Yine düne kadar, “Türkiye Cumhuriyeti Devleti’nin,
PKK’yı taraf kabul edip müzakere etmesinin kaçınılmaz olduğu” yolundaki söylemler, büyük öfke uyandırırken,
tepki katsayısını tepelere fırlatırken, bugün aynı söylemler, olağan kabul
edilmeye başladı. Bu değişimi, normalleşme sayanlar çıktı.
Bir yerde rüzgârlar, tek yönlü eserse yağmurlar eğri
yağmaya başlar.
***
Peki de Türkiye’de ne değişti? PKK, amaçlarından vaz
mı geçti?
Bunca asker, bunca polis niye öldü?
Vatan millet bölünmesin diye değil mi?
Peki, terör ne istiyor? Ekmek mi, iş mi, yoksa aş mı
istiyor?
Hayır!
Demokrasi ve kültürel haklar mı istiyor?
Hayır!
Öyleyse ne istiyor? Devletin otoritesini yıkmak, milli
birliğimizi ve bütünlüğümüzü bozmak, yani milli varlığımıza, milli
egemenliğimize kast etmek istiyor.
Bu millet, bu devlet, 30 yıldır maddi ve manevi yönden
nice kayıplar verdi. Kucak kucak ıstırap,
yığın, yığın acı yaşadı ve halen de yaşamaya devam ediyor. Çekilen bunca acılar, sıkıntılar, bunca çığlıklar
niçindi?
Ülke bölünmesin diye değil miydi? Yağmurlar yağdı
yarıklar kapandı mı?
Sözü daha fazla uzatmadan tabloyu, bir anekdotla tamamlayalım:
Sahabeden biri, Hz. Ömer’e sorar:
-“İnsanların en hayırlısı kimdir?”
Hz. Ömer:
-“Hayırla şerri birbirinden ayırmayı bilendir” diye
karşılık verir.
-“Peki ya Ömer, insanların en şerri kimdir?”
Hz. Ömer bu defa:
-“Kendi şerrini topluma hayır gibi gösterendir” der.

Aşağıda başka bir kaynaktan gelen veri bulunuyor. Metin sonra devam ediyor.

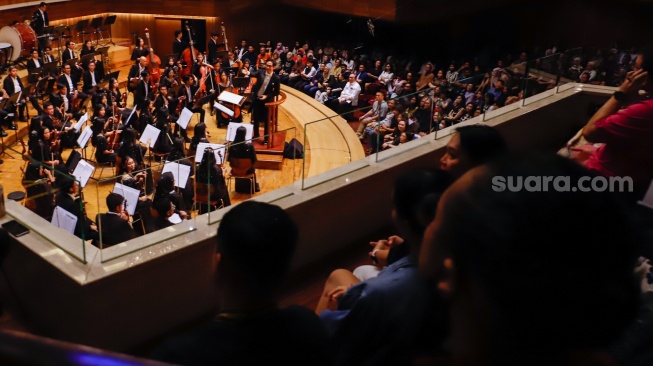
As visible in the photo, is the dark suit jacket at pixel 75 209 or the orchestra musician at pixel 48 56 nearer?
the dark suit jacket at pixel 75 209

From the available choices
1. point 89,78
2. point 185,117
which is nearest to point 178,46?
point 89,78

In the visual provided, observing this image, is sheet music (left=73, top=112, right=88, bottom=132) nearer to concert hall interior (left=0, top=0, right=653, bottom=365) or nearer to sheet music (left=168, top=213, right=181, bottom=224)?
concert hall interior (left=0, top=0, right=653, bottom=365)

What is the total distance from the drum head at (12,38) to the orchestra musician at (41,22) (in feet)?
2.06

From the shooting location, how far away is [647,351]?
5.19 ft

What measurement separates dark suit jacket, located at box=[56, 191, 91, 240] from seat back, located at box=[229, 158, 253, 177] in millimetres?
1132

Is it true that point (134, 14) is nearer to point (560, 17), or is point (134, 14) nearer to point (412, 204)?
point (560, 17)

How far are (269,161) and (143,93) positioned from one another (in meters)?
8.31

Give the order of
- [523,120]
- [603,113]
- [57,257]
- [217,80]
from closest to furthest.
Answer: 1. [603,113]
2. [57,257]
3. [523,120]
4. [217,80]

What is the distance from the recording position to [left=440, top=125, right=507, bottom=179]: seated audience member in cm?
288

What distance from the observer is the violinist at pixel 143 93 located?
38.3 feet

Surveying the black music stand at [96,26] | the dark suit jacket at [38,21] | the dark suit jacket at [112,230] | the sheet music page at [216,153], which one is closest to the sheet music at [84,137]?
the sheet music page at [216,153]

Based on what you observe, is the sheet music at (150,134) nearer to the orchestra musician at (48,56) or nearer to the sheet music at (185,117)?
the sheet music at (185,117)

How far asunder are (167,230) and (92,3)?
15.2 meters

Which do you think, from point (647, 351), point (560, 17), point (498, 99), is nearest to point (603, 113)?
point (647, 351)
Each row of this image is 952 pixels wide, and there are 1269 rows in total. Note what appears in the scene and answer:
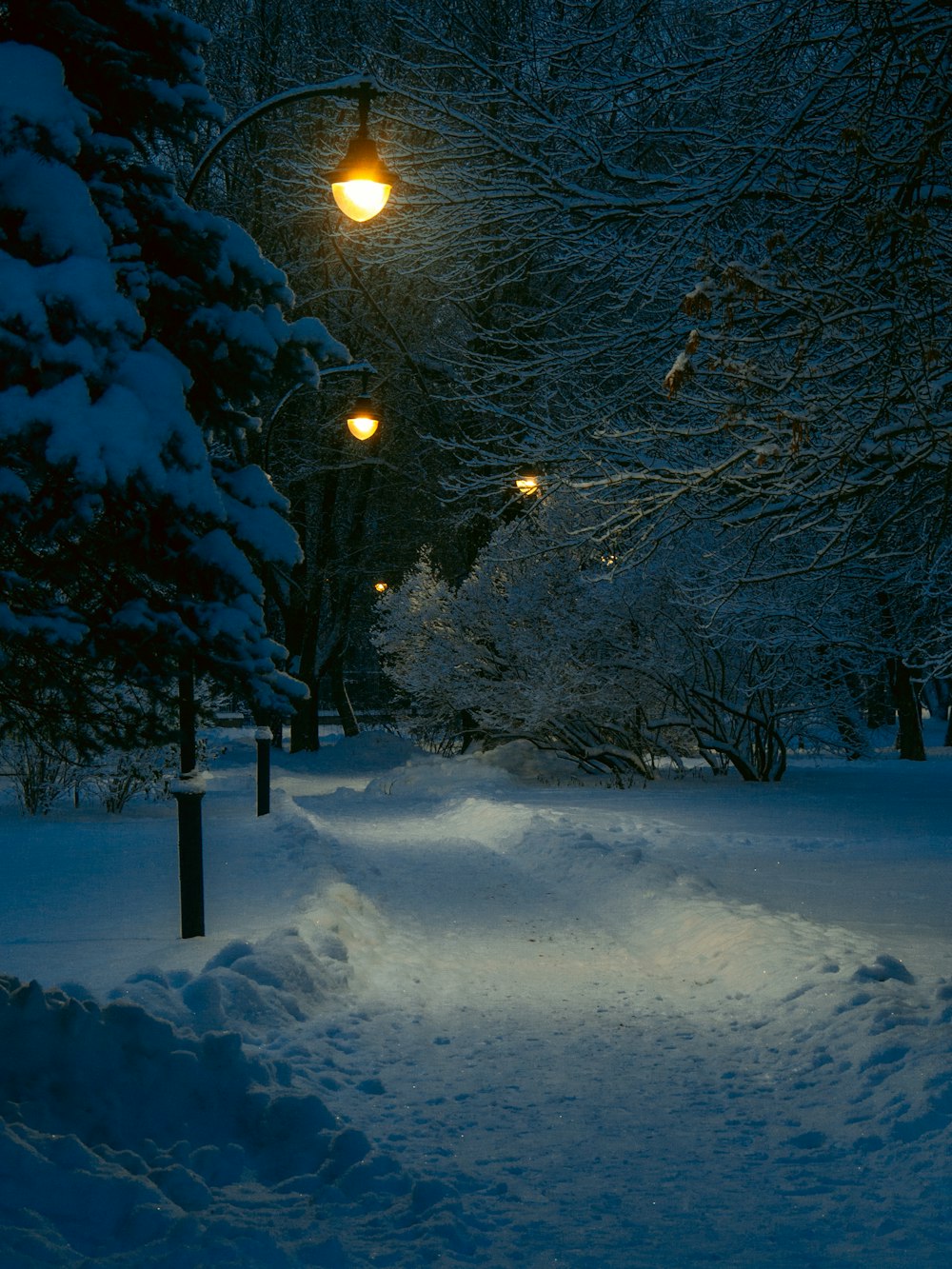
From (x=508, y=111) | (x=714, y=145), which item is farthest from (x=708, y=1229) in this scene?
(x=508, y=111)

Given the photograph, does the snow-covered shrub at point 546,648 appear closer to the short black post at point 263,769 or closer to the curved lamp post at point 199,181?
the short black post at point 263,769

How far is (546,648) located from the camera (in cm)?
2262

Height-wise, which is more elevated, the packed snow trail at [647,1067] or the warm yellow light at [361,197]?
the warm yellow light at [361,197]

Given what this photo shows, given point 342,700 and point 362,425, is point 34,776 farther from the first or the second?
point 342,700

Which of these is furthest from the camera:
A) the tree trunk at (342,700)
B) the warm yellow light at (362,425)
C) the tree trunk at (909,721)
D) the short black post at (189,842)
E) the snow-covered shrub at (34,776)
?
the tree trunk at (342,700)

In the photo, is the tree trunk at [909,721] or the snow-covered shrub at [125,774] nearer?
the snow-covered shrub at [125,774]

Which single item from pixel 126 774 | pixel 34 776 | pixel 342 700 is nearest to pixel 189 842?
pixel 34 776

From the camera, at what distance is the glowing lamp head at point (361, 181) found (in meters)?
8.80

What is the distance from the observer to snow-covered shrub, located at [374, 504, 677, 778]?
71.6 feet

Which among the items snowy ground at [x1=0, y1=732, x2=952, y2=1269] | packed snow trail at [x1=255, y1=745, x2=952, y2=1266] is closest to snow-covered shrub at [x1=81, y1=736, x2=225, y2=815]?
snowy ground at [x1=0, y1=732, x2=952, y2=1269]

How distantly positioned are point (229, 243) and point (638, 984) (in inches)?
199

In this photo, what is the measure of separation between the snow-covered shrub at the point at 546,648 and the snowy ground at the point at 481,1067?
1006cm

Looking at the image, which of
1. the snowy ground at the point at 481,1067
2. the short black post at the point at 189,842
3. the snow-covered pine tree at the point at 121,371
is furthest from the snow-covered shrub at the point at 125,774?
the snow-covered pine tree at the point at 121,371

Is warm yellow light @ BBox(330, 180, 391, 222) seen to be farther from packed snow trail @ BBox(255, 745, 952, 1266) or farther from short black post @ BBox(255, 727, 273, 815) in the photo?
short black post @ BBox(255, 727, 273, 815)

Bir ülkede en tehlikeli olan şey, aydın sandığımız
kimselerin geçmişlerinden ve milli benliklerinden uzaklaşmalarıdır. İşte en
büyük tehlike bunlardan gelir. Bu aydınların zihin yolları, doğrulara kapanmış.
Önyargıları gerçekleri görmelerine engel oluyor. Kendi köşelerini, terör ve
şiddeti destekleyenlerin söz ve beyanatlarına tahsis edecek kadar taraf
tutuyorlar.
Bunların rüzgarına kapılarak, düne kadar önem verip
peşinden koştuğumuz, altını kırmızıyla çizdiğimiz değer yargılarımızın, bugün üstünü çizmeye
kalkışmak, doğru değildir. Vatanını,
milletini sevenler için doğru tektir.